● 할 일
아래 모든 행에서 "camera"를 전부 "lens"(으)로 바꾸고 나머지는 그대로 둔 채 다시 적어 주세요.

● 과제 자료
╭──
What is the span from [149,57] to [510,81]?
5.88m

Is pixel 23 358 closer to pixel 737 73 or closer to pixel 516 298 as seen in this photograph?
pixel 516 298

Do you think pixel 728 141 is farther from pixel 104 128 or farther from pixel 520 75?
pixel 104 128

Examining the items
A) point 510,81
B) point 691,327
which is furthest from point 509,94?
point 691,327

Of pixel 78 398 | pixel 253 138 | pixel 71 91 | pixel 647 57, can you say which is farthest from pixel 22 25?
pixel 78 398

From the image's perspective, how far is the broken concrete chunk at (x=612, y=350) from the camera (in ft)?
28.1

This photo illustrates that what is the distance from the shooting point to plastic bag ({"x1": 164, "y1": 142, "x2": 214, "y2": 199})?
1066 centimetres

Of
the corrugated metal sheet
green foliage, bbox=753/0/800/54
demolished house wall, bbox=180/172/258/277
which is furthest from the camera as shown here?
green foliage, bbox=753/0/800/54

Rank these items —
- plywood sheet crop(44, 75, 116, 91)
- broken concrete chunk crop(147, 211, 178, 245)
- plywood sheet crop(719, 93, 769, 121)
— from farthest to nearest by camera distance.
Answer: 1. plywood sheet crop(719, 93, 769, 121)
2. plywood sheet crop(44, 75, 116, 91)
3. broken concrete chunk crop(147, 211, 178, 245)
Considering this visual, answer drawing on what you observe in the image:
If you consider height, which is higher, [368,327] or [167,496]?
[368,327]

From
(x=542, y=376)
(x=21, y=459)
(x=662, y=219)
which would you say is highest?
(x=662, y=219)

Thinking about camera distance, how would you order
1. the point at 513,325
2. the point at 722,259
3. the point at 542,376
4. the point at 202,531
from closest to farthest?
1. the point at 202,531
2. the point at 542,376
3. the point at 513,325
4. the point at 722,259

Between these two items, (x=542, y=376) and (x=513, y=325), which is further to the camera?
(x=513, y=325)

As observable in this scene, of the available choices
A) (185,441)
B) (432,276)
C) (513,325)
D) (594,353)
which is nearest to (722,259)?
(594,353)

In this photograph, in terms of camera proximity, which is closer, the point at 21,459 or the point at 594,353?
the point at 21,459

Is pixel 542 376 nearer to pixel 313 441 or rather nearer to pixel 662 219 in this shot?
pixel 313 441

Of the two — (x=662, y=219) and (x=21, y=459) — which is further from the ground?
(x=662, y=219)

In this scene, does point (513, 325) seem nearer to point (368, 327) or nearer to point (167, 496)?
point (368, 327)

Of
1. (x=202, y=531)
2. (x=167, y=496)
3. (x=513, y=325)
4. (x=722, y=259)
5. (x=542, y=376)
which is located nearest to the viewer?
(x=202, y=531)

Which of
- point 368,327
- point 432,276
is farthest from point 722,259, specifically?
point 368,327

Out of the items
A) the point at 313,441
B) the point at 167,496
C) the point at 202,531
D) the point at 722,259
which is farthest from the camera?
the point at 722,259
╰──
● 해답
What is the span from [149,57] to [510,81]?
5.88m

Is pixel 23 358 closer to pixel 737 73 or closer to pixel 516 298 as seen in this photograph?
pixel 516 298

Do you think pixel 728 141 is farther from pixel 104 128 or farther from pixel 520 75?
pixel 104 128

Examining the items
A) point 510,81
B) point 691,327
which is furthest from point 509,94?
point 691,327

Of pixel 78 398 | pixel 253 138 | pixel 71 91 | pixel 647 57, can you say which is farthest from pixel 22 25?
pixel 78 398

From the image's perspective, how far is the broken concrete chunk at (x=612, y=350) from the lens (in ft)?
28.1

This photo illustrates that what is the distance from the shooting point to plastic bag ({"x1": 164, "y1": 142, "x2": 214, "y2": 199})?
1066 centimetres

Of
the corrugated metal sheet
green foliage, bbox=753/0/800/54
demolished house wall, bbox=180/172/258/277
which is furthest from the lens as shown here?
green foliage, bbox=753/0/800/54

Rank these items —
- plywood sheet crop(44, 75, 116, 91)
- broken concrete chunk crop(147, 211, 178, 245)
- plywood sheet crop(719, 93, 769, 121)
— from farthest to nearest by lens distance.
Answer: 1. plywood sheet crop(719, 93, 769, 121)
2. plywood sheet crop(44, 75, 116, 91)
3. broken concrete chunk crop(147, 211, 178, 245)
Considering this visual, answer drawing on what you observe in the image:
If you consider height, which is higher, [368,327] or [167,496]?
[368,327]

From
(x=542, y=376)
(x=21, y=459)
(x=662, y=219)
which would you say is highest?
(x=662, y=219)

Thinking about lens distance, how would you order
1. the point at 513,325
2. the point at 722,259
3. the point at 542,376
4. the point at 202,531
from closest to farthest?
1. the point at 202,531
2. the point at 542,376
3. the point at 513,325
4. the point at 722,259

Between these two items, (x=542, y=376) and (x=513, y=325), which is further to the lens?
(x=513, y=325)

As observable in this scene, of the available choices
A) (185,441)
B) (432,276)
C) (513,325)
D) (594,353)
which is nearest to (722,259)?
(594,353)

In this photograph, in terms of lens proximity, which is closer, the point at 21,459 or the point at 594,353?
the point at 21,459

Is pixel 542 376 nearer to pixel 313 441 or rather nearer to pixel 662 219 in this shot?
pixel 313 441

Of the two — (x=662, y=219) and (x=21, y=459) — which is further from the ground?
(x=662, y=219)

In this scene, does point (513, 325) seem nearer to point (368, 327) or nearer to point (167, 496)?
point (368, 327)

Of
1. (x=202, y=531)
2. (x=167, y=496)
3. (x=513, y=325)
4. (x=722, y=259)
5. (x=542, y=376)
which is located nearest to the viewer?
(x=202, y=531)

Which of
- point 368,327
- point 432,276
is farthest from point 722,259, specifically?
point 368,327

Out of the items
A) the point at 313,441
B) the point at 167,496
C) the point at 202,531
D) the point at 722,259
which is farthest from the lens?
the point at 722,259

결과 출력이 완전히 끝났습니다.